# Brückengeländer aus Holz



## Süddeutscher (1. März 2012)

Hallo liebe Leute,

im letzten Jahr habe ich dann nach langer Zeit also endlich meinen Teich fertig gebaut und bepflanzt.
Auch die Steganlage und die beiden Brücken sind mit Holz belegt.

Was mir jetzt noch fehlt sind zumindest einseitig Geländer für meine Brücken.
1 mal 3 Meter lang und gerade
1 mal 4 Meter lang und gebogen (Mitte 50cm höher)

Die Ausführung als verzinktes Stahlgeländer mit Zwischenstreben (analog meinem Terrassengeländer) würde auf ca. 1900.-€ kommen.

Nun hatte ich den Gedanken eventuell auf ein Holzgeländer umzuschwenken.

Wo kann ich so etwas bekommen (gebogen) oder kann man das gar selber machen?

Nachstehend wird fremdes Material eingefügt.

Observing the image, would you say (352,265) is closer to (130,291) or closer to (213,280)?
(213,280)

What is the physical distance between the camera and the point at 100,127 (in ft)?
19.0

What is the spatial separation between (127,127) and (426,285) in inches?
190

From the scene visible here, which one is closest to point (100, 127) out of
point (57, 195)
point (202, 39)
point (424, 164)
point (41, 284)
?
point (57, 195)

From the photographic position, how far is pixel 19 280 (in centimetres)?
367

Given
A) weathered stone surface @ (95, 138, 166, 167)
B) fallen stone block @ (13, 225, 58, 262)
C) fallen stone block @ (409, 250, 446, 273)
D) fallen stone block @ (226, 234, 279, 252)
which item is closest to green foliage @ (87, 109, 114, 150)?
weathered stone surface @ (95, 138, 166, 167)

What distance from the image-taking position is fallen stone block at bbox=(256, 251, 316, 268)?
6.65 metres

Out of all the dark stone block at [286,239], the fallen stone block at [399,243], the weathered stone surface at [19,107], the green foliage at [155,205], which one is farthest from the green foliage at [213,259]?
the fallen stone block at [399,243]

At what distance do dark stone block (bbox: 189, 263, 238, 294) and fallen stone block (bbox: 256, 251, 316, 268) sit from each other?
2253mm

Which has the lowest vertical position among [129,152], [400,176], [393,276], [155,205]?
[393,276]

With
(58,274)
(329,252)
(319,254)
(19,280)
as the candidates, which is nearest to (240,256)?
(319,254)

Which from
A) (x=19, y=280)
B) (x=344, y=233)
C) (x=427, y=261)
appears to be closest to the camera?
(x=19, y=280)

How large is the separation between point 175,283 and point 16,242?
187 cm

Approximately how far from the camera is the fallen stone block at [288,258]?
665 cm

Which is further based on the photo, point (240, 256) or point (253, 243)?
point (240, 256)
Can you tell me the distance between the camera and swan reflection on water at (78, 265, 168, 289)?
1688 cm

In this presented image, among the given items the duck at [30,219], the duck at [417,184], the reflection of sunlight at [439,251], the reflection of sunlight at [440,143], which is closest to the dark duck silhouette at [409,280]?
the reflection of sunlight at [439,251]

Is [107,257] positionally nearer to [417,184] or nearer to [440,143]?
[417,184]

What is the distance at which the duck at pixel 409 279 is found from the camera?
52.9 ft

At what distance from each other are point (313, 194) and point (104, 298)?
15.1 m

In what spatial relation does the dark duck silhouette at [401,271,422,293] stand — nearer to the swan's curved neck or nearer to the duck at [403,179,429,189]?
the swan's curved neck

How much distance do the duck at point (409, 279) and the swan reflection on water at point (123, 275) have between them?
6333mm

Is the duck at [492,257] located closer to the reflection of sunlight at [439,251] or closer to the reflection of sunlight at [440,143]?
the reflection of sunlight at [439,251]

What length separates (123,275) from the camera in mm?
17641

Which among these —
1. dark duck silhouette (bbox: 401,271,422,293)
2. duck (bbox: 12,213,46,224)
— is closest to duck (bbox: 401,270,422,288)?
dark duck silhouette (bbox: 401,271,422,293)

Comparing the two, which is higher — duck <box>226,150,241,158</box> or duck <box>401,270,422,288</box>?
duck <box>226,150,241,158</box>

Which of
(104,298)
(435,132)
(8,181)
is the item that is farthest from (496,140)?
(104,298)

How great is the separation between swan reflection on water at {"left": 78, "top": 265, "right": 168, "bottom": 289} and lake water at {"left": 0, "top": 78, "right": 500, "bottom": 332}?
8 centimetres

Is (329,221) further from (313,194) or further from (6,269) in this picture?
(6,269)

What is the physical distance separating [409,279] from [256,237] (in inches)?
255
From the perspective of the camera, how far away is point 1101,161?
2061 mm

Ich dachte mich daran erinnern zu können hier mal etwas in der Art gelesen zu haben, finde den Beitrag aber nimmer.

Danke und Gruß Micha


----------



## Wuzzel (1. März 2012)

*AW: Brückengeländer aus Holz*

Gebogen, und dann auch noch nach Kundenwunsch ist auch beim Holz nicht preiswert. 
Ein Foto von der Brücke wäre hilfreich um Tipps zu geben. 

Gruß Wuzzel


----------



## Werner W (1. März 2012)

*AW: Brückengeländer aus Holz*

Hallo Süddeutscher,
erst mal möchte ich dir ein dickes Lob   aussprechen. Verfolge dein Teichprojekt mit großer Begeisterung und bewundere deine Ausdauer und die saubere Arbeit. Gefällt mir, wie du deine Pläne in die Tat umgesetzt hast. Hab während der Bauphase unseres Teiches immer mal wieder bei dir reingeschaut. Du solltest dieses Thema auch an dein i-Tüpfelchen hängen.
An deine Brücke würde ich kein Geländer kompl. aus Holz bauen. Wenn es richtig stabil werden soll, wird es wohl zu wuchtig. Vielleicht würde ein Geländer mit 4 - 5 Stützen aus verz. Winkeleisen und einem gebogenen Holzhandlauf darauf ganz gut passen. Zwischen die Stützen könnte man ein oder zwei Drahtseile spannen. Welche Möglichkeiten zur Befestigung sind denn an den Brücken vorhanden? 

Hallo Wuzzel,
hier hat der Süddeutsche sein Projekt mit Bildern eingestellt https://www.hobby-gartenteich.de/xf/threads/22727/page-14/?q=s%FCddeutscher/

Grüße
Werner

Unser Schwimmteich
https://www.hobby-gartenteich.de/xf/threads/34370


----------



## Wuzzel (1. März 2012)

*AW: Brückengeländer aus Holz*

Ah danke Werner, das hatte ich nicht mehr so parat, aber jetzt erinner ich mich wieder  
Sehr schöne filigran wirkende Brückenkonstruktion, zu der meiner Meinung nach ein Holzgeländer schnell überdimensioniert wirken könnte. So sehr ich auch Holzfan bin, hier würd ich eher was anderes machen. 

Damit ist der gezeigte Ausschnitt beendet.